*** PASSAGE PROVIDED ***

Sounds about right, Bill. I like to say that a statement invites judgement, but a question invites engagement. I bet curiosity serves you well in your industry.
yes Dan – a question shows your value their opinion / experience / knowledge and that you are open to considering different views
I’ve been working on teaching my kids the difference between talking TO someone and talking AT someone.
Blabbermouths talk AT someone, anyone, who will sit still and listen. It could be a wall with a face on it, and they’d yammer on.
Conversationalists talk TO people. They empathize and encourage and ask those digging questions. Conversationalists are interested in the person they’re speaking to.
It’s less about “curiosity” I think and more about “compassion”.
Thanks Tad. Interesting that you bring compassion to this topic. You might add words like respect, humility, and openness as well. Thanks for expanding the topic.
I like your discerning b/t curiousity/compassion … perhaps there is is spectrum (if not of nature, then of human nature) stemming from the personal to collective (I … Other … Us):
Curiousity … passion … compassion … empathy … unity … integrity?
“Fall in love …” Good advice, across any discipline.
“For in truth, great love is borne of great knowledge of the thing being loved.”
Leonardo da Vinci, first master of the (artistic AND scientific) Renaissance and curator of (present and past) experience over (prophetic, future) revelation.

*** End of PASSAGE PROVIDED ***
*** MATERIAL SHOWN ***

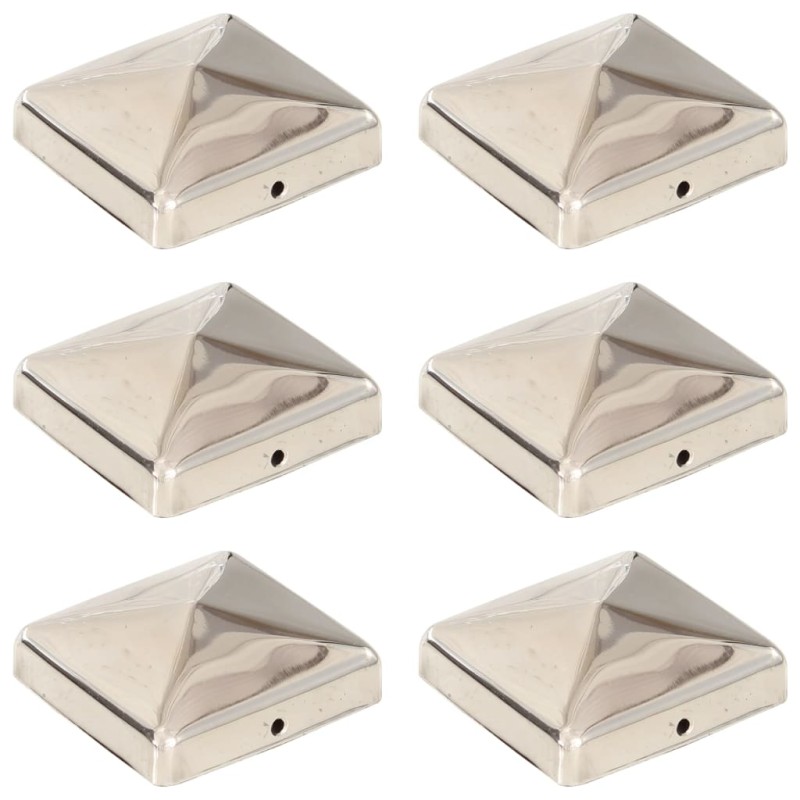vidaXL Tapas piramidales postes valla 6 uds acero inoxidable 71x71 mm vidaXL Tapas piramidales postes valla 6 uds acero inoxidable 71x71 mm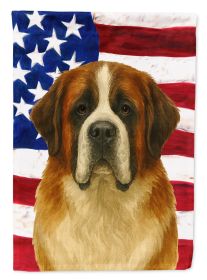 Brown and White Saint Bernard American Flag Garden Flag Mailbox Flag Decorative Yard Flag Banner Outside Patio Artwork Yard Flower Beds, Garden Size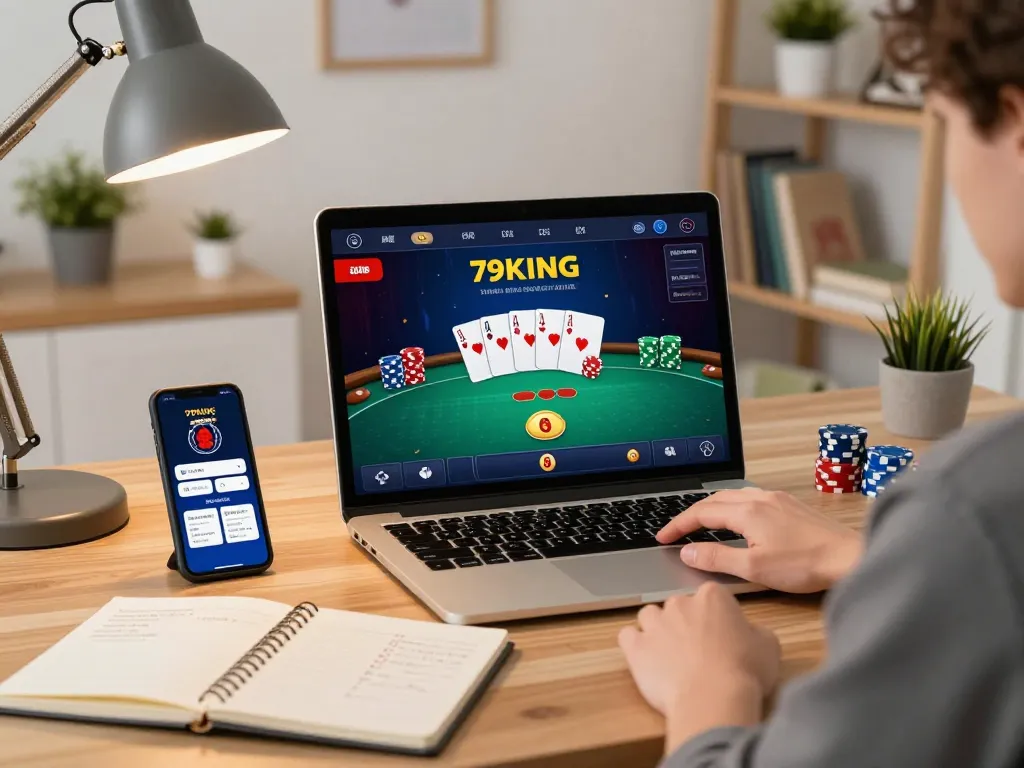 Play online poker at 79KING with strategic notes and casino app on display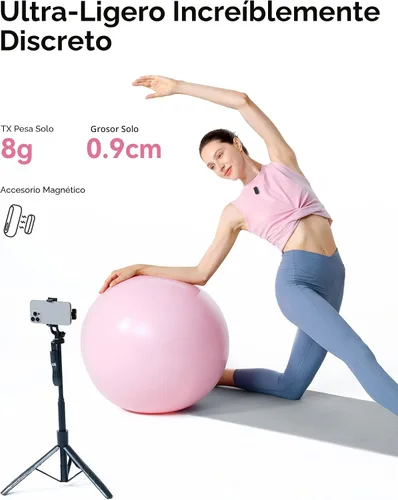 Vista 7 de Micrófono inalámbrico Hollyland Lark A1 Mini para iPhone y Android, 48kHz/24-bit, Cancelación Inteligente de Ruido de 3 Niveles, Micrófono para Negro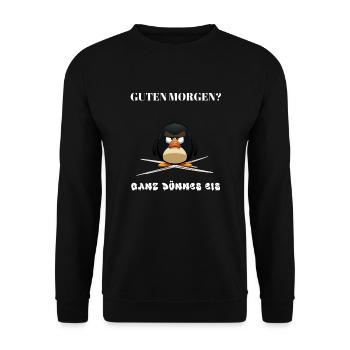 Guten Morgen - Ganz dünnes Eis - Spruch Lustig - Unisex Pullover - Schwarz - Vorne - Alina (178cm) & Michal (187cm)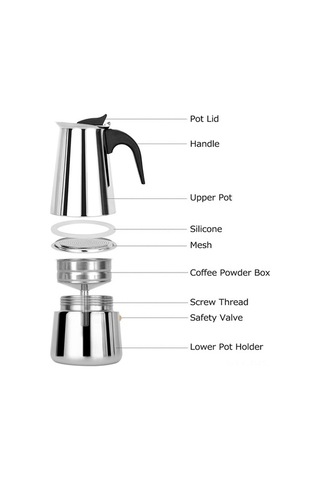 Fastbuy Taşınabilir Paslanmaz Çelik Moka Kahve Makinesi - 100ml Kapasiteli Konsantre Kahve Demleme Cihazı Gümüş Gümüş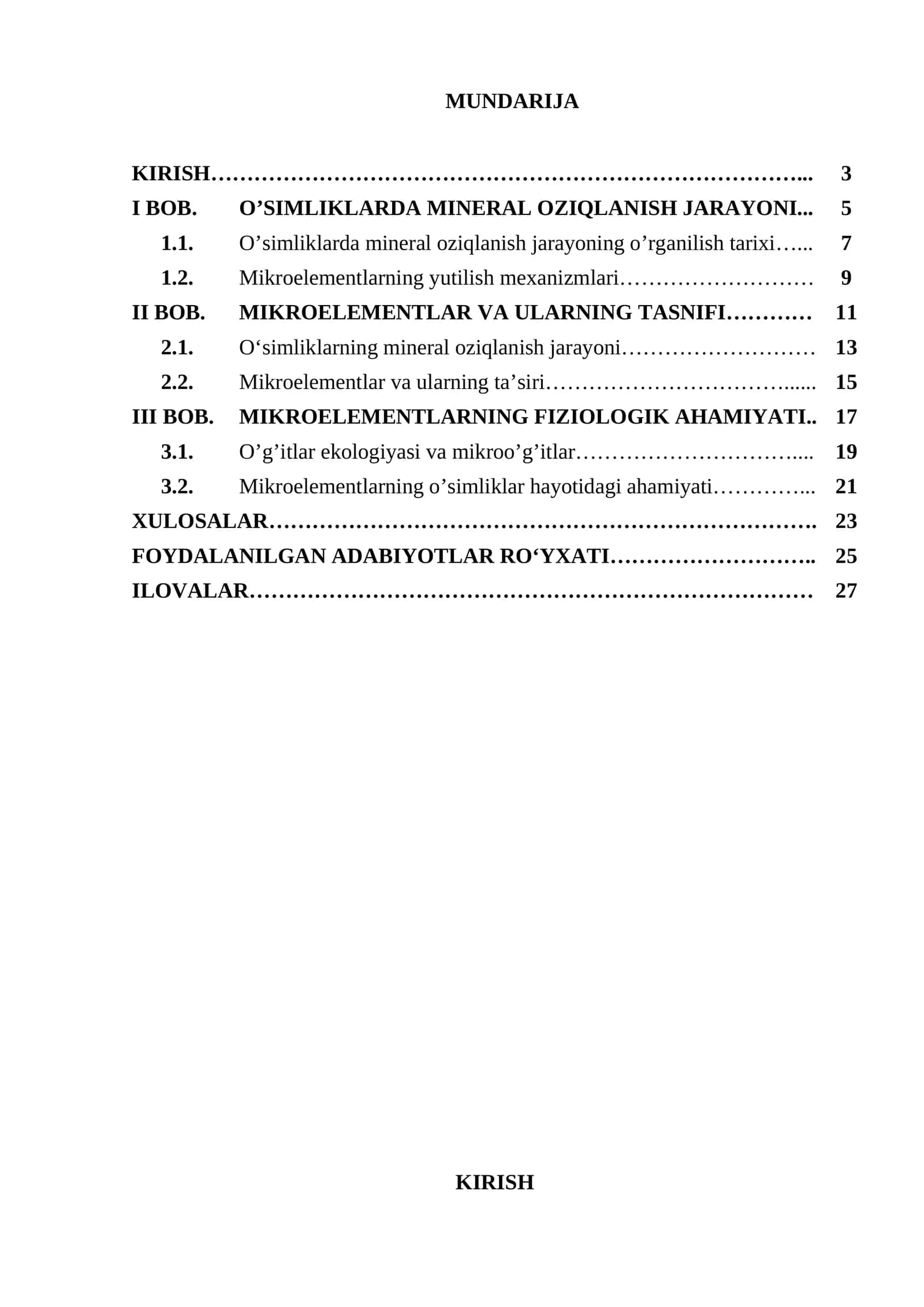 Mavzu: O’simliklarda mineral oziqlanish jarayoni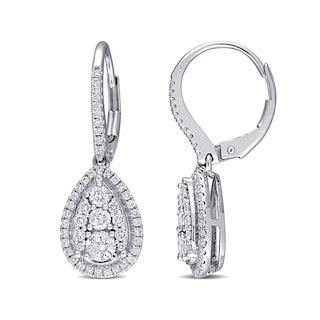 1.01 CT. T.W. Pear-Shaped Multi-Diamond Frame Drop Earrings in 10K White Gold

*** End of MATERIAL SHOWN ***

WORK REQUIRED —
Carry on the comment thread about curiosity and compassion with a few more replies, starting after the comment about Leonardo da Vinci.

TASK RESPONSE —
Perhaps practicing curiousity (knowledge for its own sake?) is little different than the art of loving … a way of living. Da Vinci’s observations (and imagination) was centuries ahead science and technology, but his humility – his love of life and nature – was well known:
“Though human ingenuity [his own included] … uses different instruments for the same end, it will never discover an invention more beautiful, easier, or more economical than nature’s, because in her inventions nothing is wanting and nothing is superfluous.”
Or, as Coleridge put it (centuries later, and refering to human device),
“Nothing can permanently please,
which does not contain in itself
the reason it is so
and NOT otherwise.”
Admittedly, Da Vinci rarely finished anything (of present value to his clients), and Coleridge was a hopeless Romantic (nature had a future value as a partner, not a slave), but they both sought an integrity to things (both artifice and cosmic) that could well inform the human condition at present (still not much evolved from the past).
Curiousity is naturally loving, we just need to let it be, and not bend it to our will (or ideology, for that matter). Kids say the darndest things, if you listen closely, and help them grow.
Thanks Rurbane. Props for bringing your perspective. What came to mind as I read your insights was how we are curious about the things we love. When someone loves skying, hunting, or beekeeping, they are passionate to learn more.
So which comes first, love or curiosity? Or as you suggest, they are twins that arrive at nearly the same time.
I’d have to say everything good comes of curiousity first … then fascination… then love when the fascination is requited/ engaged in your curiousity.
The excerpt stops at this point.